I generally prefer to invest in ASX growth shares rather than their dividend-paying cousins. As a long-term shareholder, ASX growth shares enable me to benefit from tax-free compounding over many years. With dividend shares, however, you are required to pay tax every time you receive a dividend. So even if those dividends are reinvested, this occurs using after-tax dollars.
With this in mind, below are 3 exciting ASX growth shares I believe to be buys next week.
Avita Medical Ltd (ASX: AVH)
Avita Medical develops and markets a range of respiratory and regenerative medical products. The first product Avita brought to market was a spray-on skin treatment used for burns victims named ‘Recell’. In addition to being TGA approved in Australia, Recell is FDA approved in the USA and CE-marked in Europe.
Avita recently released results for the March quarter, which were its strongest since launching in the US. This quarter saw its total revenue jump 67% over the prior corresponding period. This is boosted to an 84% revenue increase when the time frame is extended to the 9 month period ending 31 March 2020.
Avita has largely been insulated from the coronavirus-led economic fallout. This is predominantly because treatment for burns patients tends to be neither elective or deferrable. Furthermore, the company is looking to use the Recell system to treat vitiligo and has plans to submit an application to the FDA in June 2020.
Nearmap Ltd (ASX: NEA)
I can’t go past Nearmap when it come to ASX growth shares. The Aussie aerial imagery and data insights company has been consistently growing its subscriber base, particularly across its North American segment. It has also been steadily improving its average revenue per subscription. Furthermore, the company recently launched another new product with Nearmap AI.
On Tuesday this week, I wrote that I believed Nearmap’s shares were still a buy, despite having risen more than 100% over the past 2 months. Since then, they have jumped again following a positive market update. The update stated that the company’s churn had dropped and its annualised contract value (ACV) has continued to grow. Nearmap’s ACV now exceeds $102 million. Additionally the company advised it is on track to be cash flow breakeven by the end of June. No doubt, all this good news put some investors’ fears to rest. This resulted in Nearmap’s share price surging by a further 16.67% on Thursday.

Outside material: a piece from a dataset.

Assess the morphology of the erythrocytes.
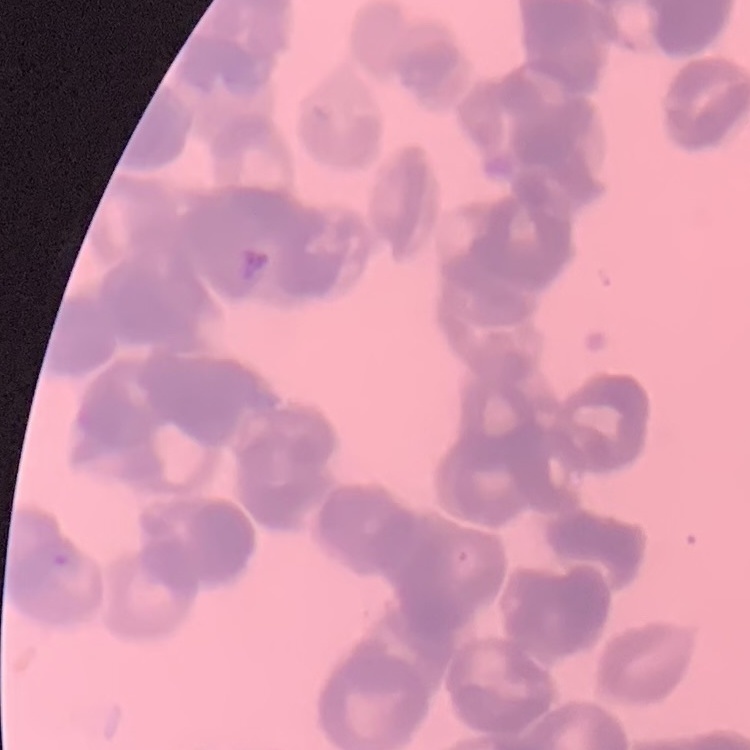
Rouleaux formation.

preparation = thin blood smear
stain = Field's or Giemsa
image type = one tile cut from a larger photomicrograph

Despite the current price gains, I still see the potential for ongoing value with Nearmap shares. The world is a big place, and I believe Nearmap has plenty of runway to expand its current market segments and break into new ones.
Audinate Group Ltd (ASX: AD8)
My 3rd pick of ASX growth shares to buy next week is Audinate. This company develops an audio-visual, industry-leading, media networking solution, called Dante. A mouth-full, I know! But what Dante allows audio professionals to do is use standard Ethernet networks to deliver uncompressed, multi-channel, low-latency audio. This removes the need for expensive cabling and more rigid and complicated networks.

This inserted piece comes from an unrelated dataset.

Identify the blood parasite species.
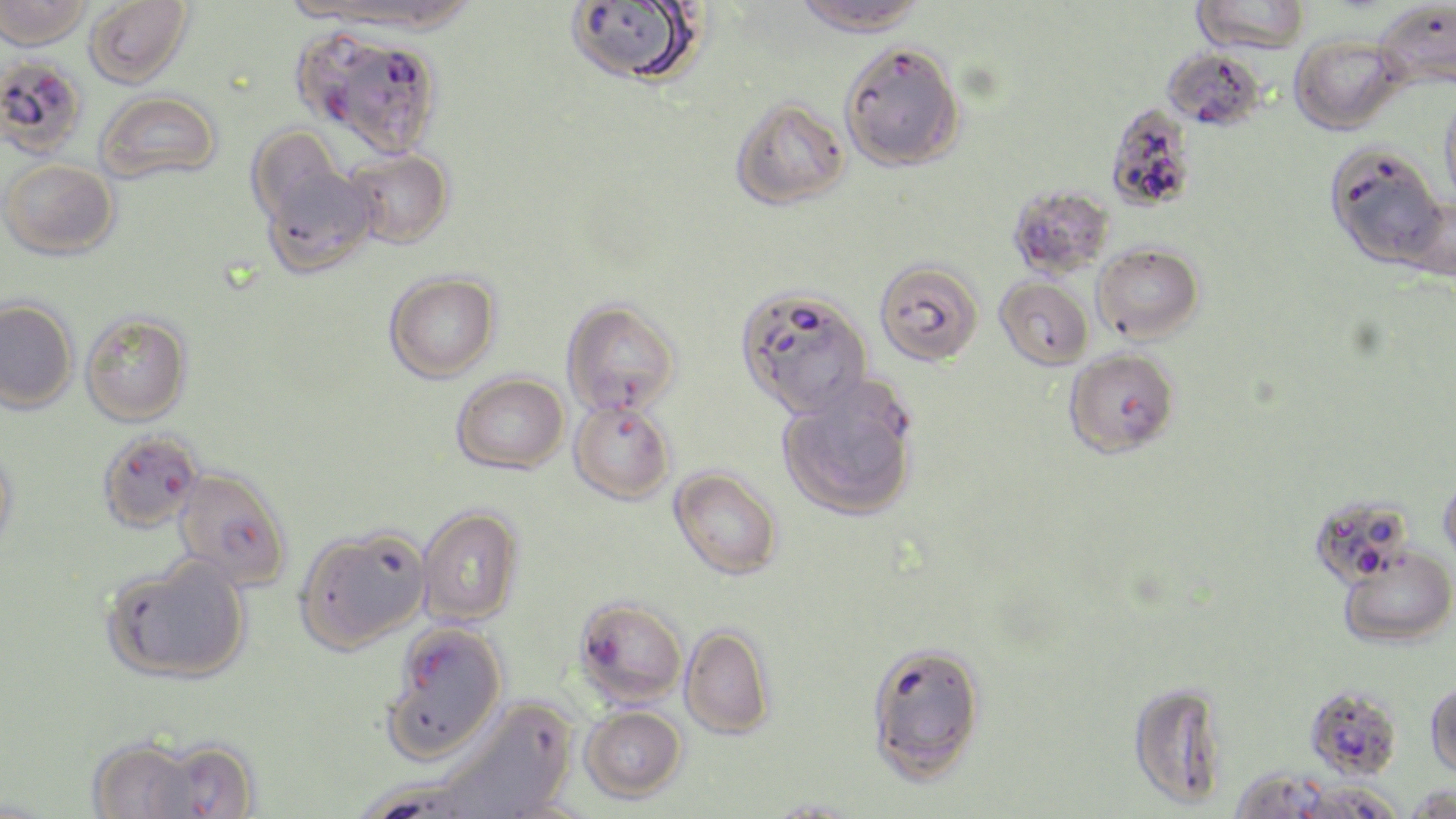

The solution’s wide-spread adoption by manufacturers has meant that more and more Dante devices are now able to be connected together. Additionally, a Dante network offers superior flexibility, with changes able to be made with the touch of a button.
As social distancing restrictions were implemented throughout the world, Audinate was wary of possible impacts to its revenue resulting from reduced demand. However, the company’s strong balance sheet and recent revenue growth have ensured its resilience through the worst of the pandemic’s economic fallout so far. As economies around the world begin to open up, I believe strong demand for Audinate’s product will deliver continued company and share price growth.